[[ Extract provided open ]]
It seems that in our circle, my dear friends, perhaps particularly in our circle, we often have to begin by working our way through to a fully unprejudiced position. For in spite of the fact that the Bhagavad Gita has been known for so short a time in the West, yet its holiness has so taken our hearts by storm, so to say, that we are inclined to approach it from the start with this feeling of holiness without making it clear to ourselves what the starting-point of the poem really is. Let us for once place this before us quite dispassionately, perhaps even a little grotesquely.
A poem is here before us that from the very first sets us in the midst of a wild and stormy battle. We are introduced to a scene of action that is hardly less wild than that into which Homer straightway places us in the Iliad. We go further and are confronted in this scene with something which Arjuna — one of the foremost, perhaps the foremost of the personalities in the Song — feels from the start to be a fratricidal conflict. He comes before us as one who is horror-stricken by the battle, for he sees there among the enemy his own blood relations. His bow falls from his grasp when it becomes clear to him that he is to enter a murderous strife with men who are descended from the same ancestors as himself, men in whose veins flows the same blood as his own. We almost begin to sympathize with him when he drops his bow and recoils before the awful battle between brothers.
Then before our gaze arises Krishna, the great spiritual teacher of Arjuna, and a wonderful, sublime teaching is brought before us in vivid colors in such a way that it appears as a teaching given to his pupil. But to what is all this leading? That is the question we must first of all set before us, because it is not enough just to give ourselves up to the holy teaching in the words of Krishna to Arjuna. The circumstances of its giving must also be studied. We must visualize the situation in which Krishna exhorts Arjuna not to quail before this battle with his brothers but take up his bow and hurl himself with all his might into the devastating conflict. Krishna's teachings emerge amid the battle like a cloud of spiritual light that at first is incomprehensible, and they require Arjuna not to recoil but to stand firm and do his duty in it. When we bring this picture before our eyes it is almost as though the teaching becomes transformed by its setting. Then again this setting leads us further into the whole weaving of the Song of the Mahabharata, the mighty song of which the Bhagavad Gita is only a part.
[[ Extract provided closed ]]
[[ Exercise data open ]]
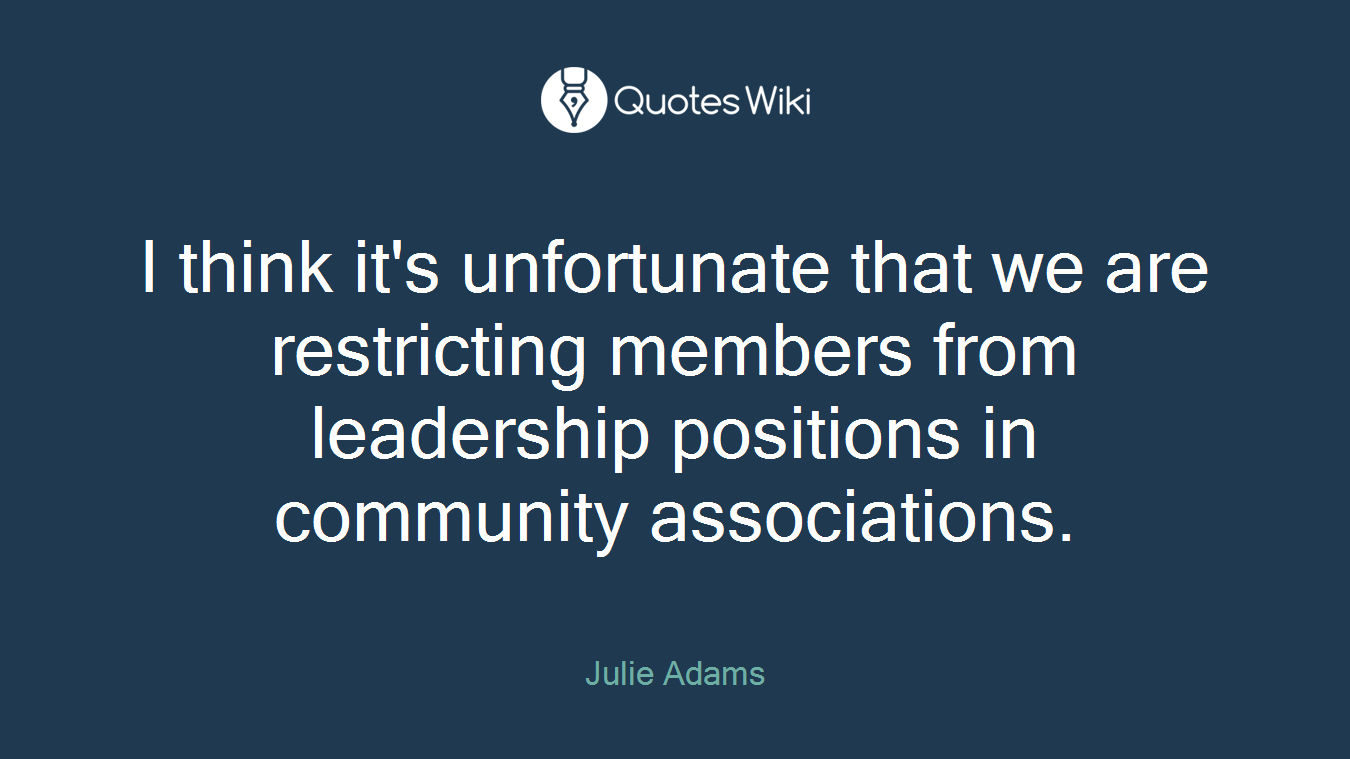 I think it's unfortunate that we are restricting members from leadership positions in community associations.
[[ Exercise data closed ]]
** Work task A **
Name every individual mentioned by name in the passage on the Bhagavad Gita.
** Work task B **
Write the next paragraph of the passage on the Bhagavad Gita, picking up after its final sentence.

** Task response A **
Homer, Arjuna, Krishna

** Task response B **
The teaching of Krishna leads us out into the storms of everyday life, into the wild confusion of human battles, errors, and earthly strife. His teaching appears almost like a justification of these human conflicts. If we bring this picture before us quite dispassionately, perhaps the Bhagavad Gita will suggest to us altogether different questions from those that arise when — imagining we can understand them — we alight upon something similar to what we are accustomed to find in ordinary works of literature. So it is perhaps necessary to point first to this setting of the Gita in order to realize its world-historic significance, and then be able to see how it can be of increasing and special significance in our own time.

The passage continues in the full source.